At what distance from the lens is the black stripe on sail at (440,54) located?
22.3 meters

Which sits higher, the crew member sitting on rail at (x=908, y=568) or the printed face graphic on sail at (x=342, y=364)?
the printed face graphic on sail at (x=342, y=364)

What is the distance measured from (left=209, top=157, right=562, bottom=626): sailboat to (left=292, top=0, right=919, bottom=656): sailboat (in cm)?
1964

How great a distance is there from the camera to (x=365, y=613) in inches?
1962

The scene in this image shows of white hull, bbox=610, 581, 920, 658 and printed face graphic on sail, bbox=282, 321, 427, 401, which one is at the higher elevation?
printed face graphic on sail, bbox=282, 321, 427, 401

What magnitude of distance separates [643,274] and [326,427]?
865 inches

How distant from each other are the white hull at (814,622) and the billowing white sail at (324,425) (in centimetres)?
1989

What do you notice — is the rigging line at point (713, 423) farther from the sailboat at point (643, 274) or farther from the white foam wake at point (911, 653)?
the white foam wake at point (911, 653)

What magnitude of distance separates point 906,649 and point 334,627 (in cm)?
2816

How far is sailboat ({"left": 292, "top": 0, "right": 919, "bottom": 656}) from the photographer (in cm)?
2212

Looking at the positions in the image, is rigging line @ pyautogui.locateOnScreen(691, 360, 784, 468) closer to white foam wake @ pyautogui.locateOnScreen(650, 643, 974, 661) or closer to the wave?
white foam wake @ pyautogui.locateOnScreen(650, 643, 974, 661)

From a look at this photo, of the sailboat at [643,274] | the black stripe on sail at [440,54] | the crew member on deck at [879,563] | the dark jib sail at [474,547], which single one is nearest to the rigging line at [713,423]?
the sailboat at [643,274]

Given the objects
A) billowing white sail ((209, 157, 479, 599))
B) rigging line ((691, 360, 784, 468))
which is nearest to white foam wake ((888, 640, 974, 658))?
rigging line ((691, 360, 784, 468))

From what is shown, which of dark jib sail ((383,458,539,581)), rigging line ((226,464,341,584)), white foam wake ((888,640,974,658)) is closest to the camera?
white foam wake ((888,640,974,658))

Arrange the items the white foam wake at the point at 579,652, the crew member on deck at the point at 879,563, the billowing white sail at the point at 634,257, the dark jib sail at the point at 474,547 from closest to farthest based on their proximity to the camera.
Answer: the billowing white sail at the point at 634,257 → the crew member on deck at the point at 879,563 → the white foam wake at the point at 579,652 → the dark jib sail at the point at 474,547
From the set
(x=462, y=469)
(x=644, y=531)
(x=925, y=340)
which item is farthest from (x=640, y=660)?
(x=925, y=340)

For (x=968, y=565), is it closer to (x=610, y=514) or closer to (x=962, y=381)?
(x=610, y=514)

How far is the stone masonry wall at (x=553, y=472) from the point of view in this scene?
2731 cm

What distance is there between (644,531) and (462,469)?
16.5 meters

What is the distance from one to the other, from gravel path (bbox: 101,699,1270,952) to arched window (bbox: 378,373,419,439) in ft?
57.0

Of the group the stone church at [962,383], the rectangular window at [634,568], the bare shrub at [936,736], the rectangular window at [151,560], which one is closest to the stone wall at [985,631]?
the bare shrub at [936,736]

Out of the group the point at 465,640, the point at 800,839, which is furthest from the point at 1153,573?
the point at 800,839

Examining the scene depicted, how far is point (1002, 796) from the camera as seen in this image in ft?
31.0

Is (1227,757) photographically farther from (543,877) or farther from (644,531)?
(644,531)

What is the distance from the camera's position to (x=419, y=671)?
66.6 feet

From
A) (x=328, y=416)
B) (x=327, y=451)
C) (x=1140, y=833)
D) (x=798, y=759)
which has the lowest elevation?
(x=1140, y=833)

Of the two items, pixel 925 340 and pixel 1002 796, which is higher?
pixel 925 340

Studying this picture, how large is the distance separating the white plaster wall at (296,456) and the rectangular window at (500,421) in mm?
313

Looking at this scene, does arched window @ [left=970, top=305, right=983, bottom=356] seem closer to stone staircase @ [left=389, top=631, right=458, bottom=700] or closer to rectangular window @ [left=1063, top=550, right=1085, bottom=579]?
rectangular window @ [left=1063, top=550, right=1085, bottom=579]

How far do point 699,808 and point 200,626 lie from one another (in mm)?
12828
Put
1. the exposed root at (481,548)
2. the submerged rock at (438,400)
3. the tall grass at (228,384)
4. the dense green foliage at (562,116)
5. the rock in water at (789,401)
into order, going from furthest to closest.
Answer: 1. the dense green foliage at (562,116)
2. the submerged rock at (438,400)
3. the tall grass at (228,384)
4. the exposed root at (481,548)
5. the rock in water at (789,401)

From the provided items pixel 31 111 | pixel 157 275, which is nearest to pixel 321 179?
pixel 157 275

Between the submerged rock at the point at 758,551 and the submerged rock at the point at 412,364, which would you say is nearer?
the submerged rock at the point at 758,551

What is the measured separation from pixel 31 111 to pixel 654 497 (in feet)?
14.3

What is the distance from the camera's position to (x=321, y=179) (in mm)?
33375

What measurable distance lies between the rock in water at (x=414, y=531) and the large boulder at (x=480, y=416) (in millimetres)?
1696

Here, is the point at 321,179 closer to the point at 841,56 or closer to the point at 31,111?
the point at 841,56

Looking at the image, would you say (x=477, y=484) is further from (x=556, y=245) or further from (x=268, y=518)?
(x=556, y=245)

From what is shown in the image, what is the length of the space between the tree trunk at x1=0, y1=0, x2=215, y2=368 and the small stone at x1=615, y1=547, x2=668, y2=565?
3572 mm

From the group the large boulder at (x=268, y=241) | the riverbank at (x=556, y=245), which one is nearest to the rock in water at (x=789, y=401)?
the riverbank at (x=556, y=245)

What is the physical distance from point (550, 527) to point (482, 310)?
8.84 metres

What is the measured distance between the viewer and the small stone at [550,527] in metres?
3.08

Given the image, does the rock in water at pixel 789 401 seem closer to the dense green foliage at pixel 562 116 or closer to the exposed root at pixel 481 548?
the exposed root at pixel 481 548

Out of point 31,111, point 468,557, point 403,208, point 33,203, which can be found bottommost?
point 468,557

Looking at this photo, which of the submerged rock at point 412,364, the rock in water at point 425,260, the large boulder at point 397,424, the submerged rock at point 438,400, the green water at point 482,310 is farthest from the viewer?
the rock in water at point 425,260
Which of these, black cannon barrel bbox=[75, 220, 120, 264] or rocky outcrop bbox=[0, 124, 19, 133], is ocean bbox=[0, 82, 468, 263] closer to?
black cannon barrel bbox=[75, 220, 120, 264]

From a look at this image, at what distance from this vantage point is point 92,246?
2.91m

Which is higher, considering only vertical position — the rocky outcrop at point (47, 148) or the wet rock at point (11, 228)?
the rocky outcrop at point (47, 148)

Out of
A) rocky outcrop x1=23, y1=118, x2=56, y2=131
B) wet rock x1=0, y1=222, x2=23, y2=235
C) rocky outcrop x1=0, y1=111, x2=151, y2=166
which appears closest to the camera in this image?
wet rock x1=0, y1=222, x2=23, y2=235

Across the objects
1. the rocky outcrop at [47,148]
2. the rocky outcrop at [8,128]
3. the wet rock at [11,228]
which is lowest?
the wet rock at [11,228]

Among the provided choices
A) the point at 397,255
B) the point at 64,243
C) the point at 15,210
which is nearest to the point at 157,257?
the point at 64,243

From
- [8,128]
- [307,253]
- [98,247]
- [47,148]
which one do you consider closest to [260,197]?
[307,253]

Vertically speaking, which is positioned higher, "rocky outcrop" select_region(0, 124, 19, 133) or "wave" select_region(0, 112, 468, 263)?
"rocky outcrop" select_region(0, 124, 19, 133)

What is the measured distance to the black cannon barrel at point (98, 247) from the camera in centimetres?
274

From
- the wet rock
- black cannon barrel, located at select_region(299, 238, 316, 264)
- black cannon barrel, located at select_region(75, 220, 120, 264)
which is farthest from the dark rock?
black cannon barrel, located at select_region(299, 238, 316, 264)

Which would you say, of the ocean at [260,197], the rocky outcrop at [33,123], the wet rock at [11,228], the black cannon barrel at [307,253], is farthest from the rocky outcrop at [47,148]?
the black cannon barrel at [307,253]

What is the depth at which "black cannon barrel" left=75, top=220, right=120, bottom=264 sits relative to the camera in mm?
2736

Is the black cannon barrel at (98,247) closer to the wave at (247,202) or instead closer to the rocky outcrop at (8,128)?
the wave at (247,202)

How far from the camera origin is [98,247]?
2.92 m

→ **DESCRIPTION OF THE TASK**:
Rewrite the stretch of the listing from the line containing "What is the depth" through the end of the listing, swapping "camera origin" for "lens" and leaving everything else as it is.

→ **SOLUTION TO THIS EXERCISE**:
What is the depth at which "black cannon barrel" left=75, top=220, right=120, bottom=264 sits relative to the camera in mm?
2736

Is the black cannon barrel at (98,247) closer to the wave at (247,202) or instead closer to the rocky outcrop at (8,128)?
the wave at (247,202)

How far from the lens is [98,247]?
2.92 m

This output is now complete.